Technologies like generative AI, augmented reality, robotics, and quantum computing hold tremendous promise for addressing major societal challenges and unlocking unimagined opportunities. From leveling the playing field in education, to reducing violence, to realizing breakthroughs in patient care, these new technologies offer transformative power.
At the same time, these same technologies introduce stark new risks and raise thorny policy questions. For instance, how should society govern these emerging technologies in service of the greater public good? And, whose responsibility should it be: government? big tech? a combination? or some alternative entity?

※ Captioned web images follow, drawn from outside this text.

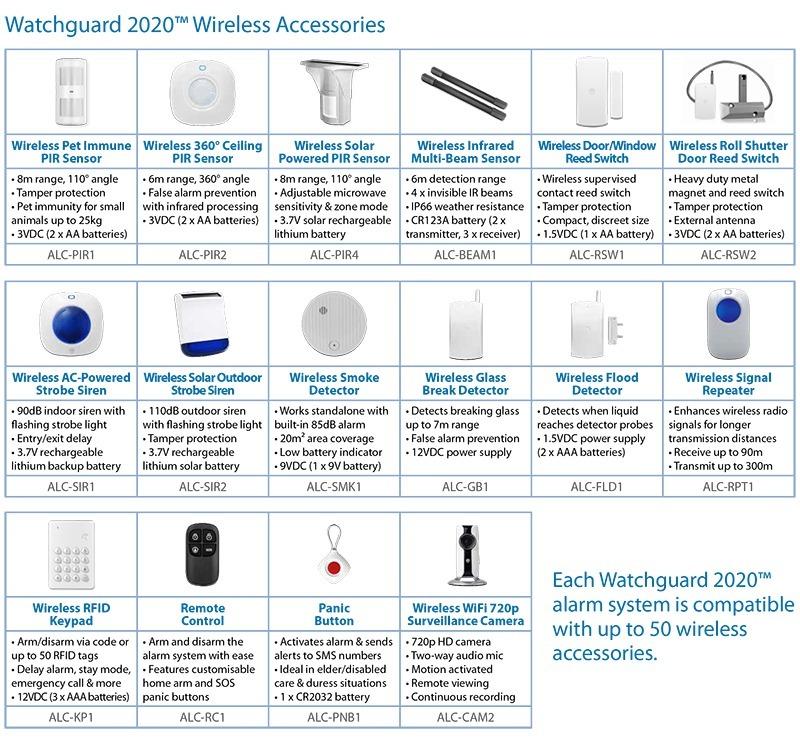 Watchguard%20ALC%20Series%20accessories%20Datasheet%20(PDF)-2_1.jpg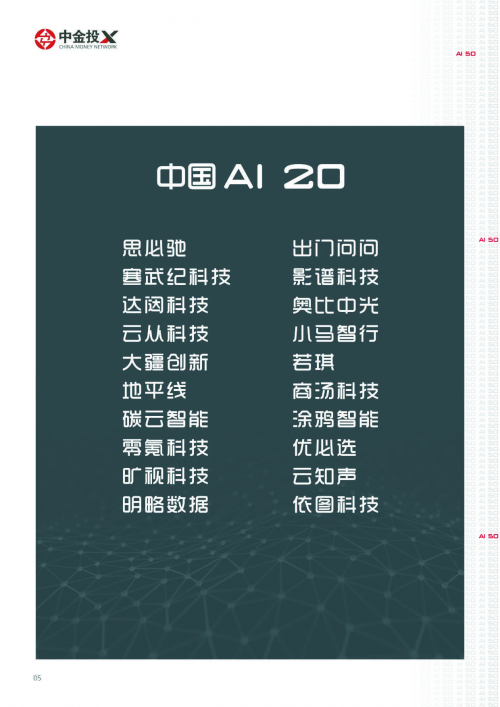 中金投X于達沃斯論壇:涂鴉智能入選中國AI 50強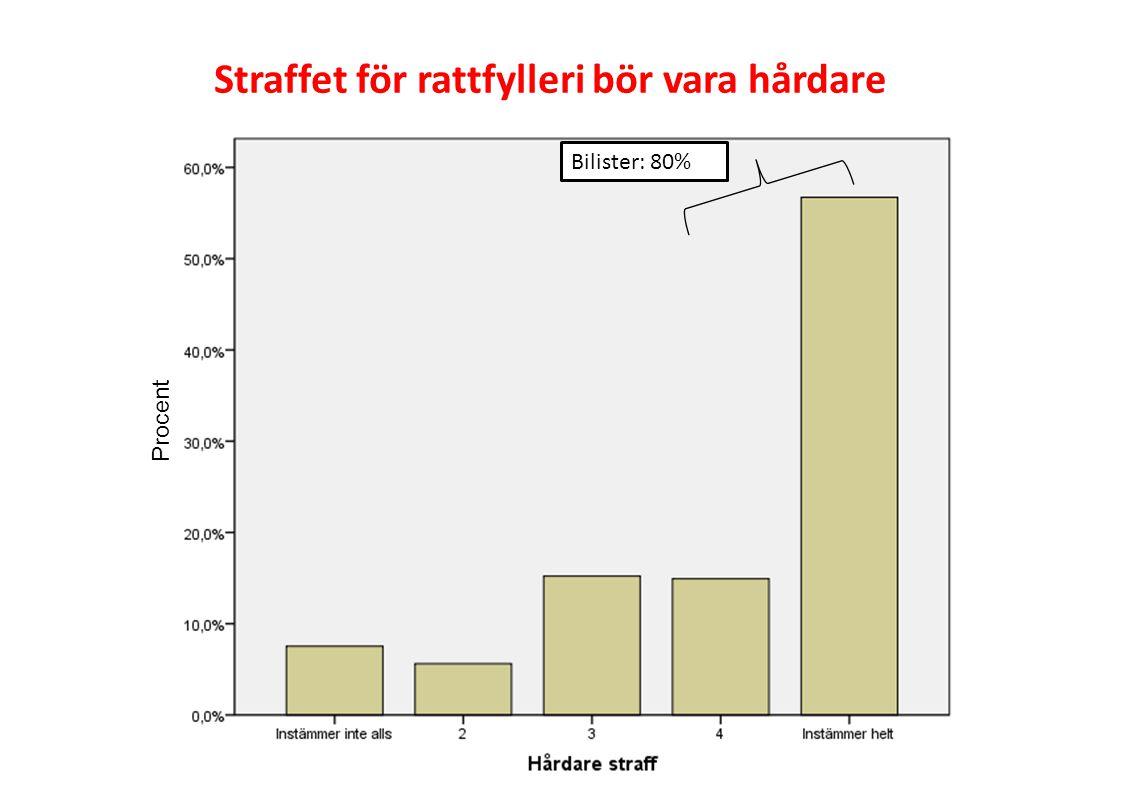 Bilister: 80% Procent Straffet för rattfylleri bör vara hårdare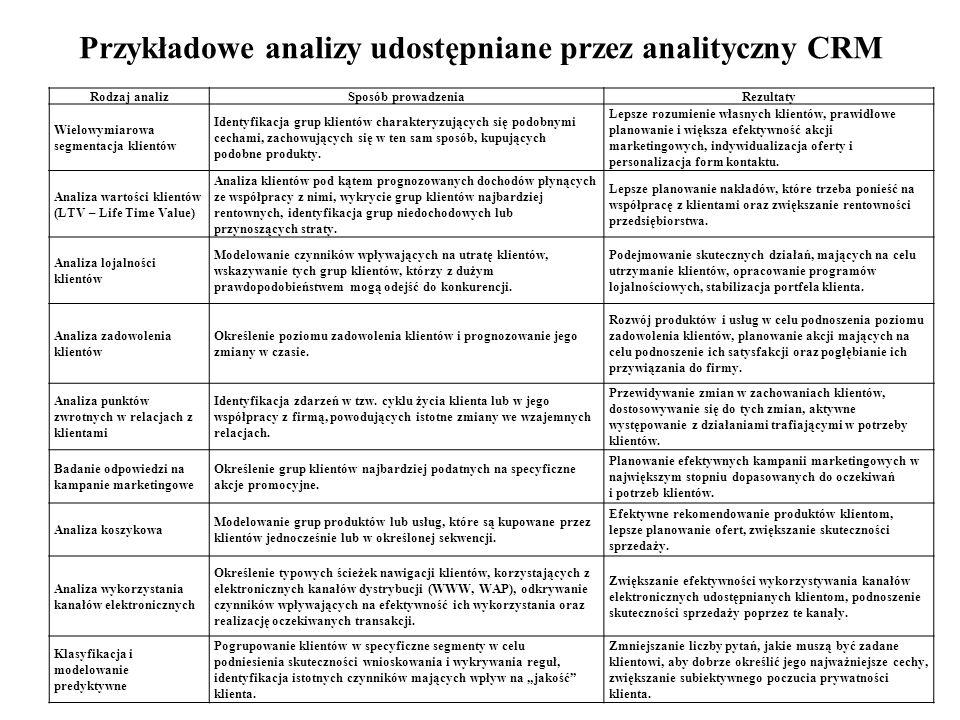 Przykładowe analizy udostępniane przez analityczny CRM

To help address these intertwined issues and opportunities, the University of Chicago Harris School of Public Policy is introducing the Harris Technology & Society Initiative (HTSI) a two-pronged strategy to:
Leverage evidence and analysis to inform technology governance– Harris is exploring several pressing questions concerning governance issues related to generative AI. A working group of academics from Harris, the University of Chicago, and the Stanford Graduate School of Business – along with leaders from civil society and major tech companies – are working to produce recommendations for managing the impact of generative AI on the 2024 US elections and beyond. Working groups on other critical AI and broader technology governance issues are being formed. Their efforts will ultimately shed light on myriad concerns that could be alleviated by effective governance, including political polarization, misinformation, privacy, market concentration, free expression, property rights, market stability, and many more.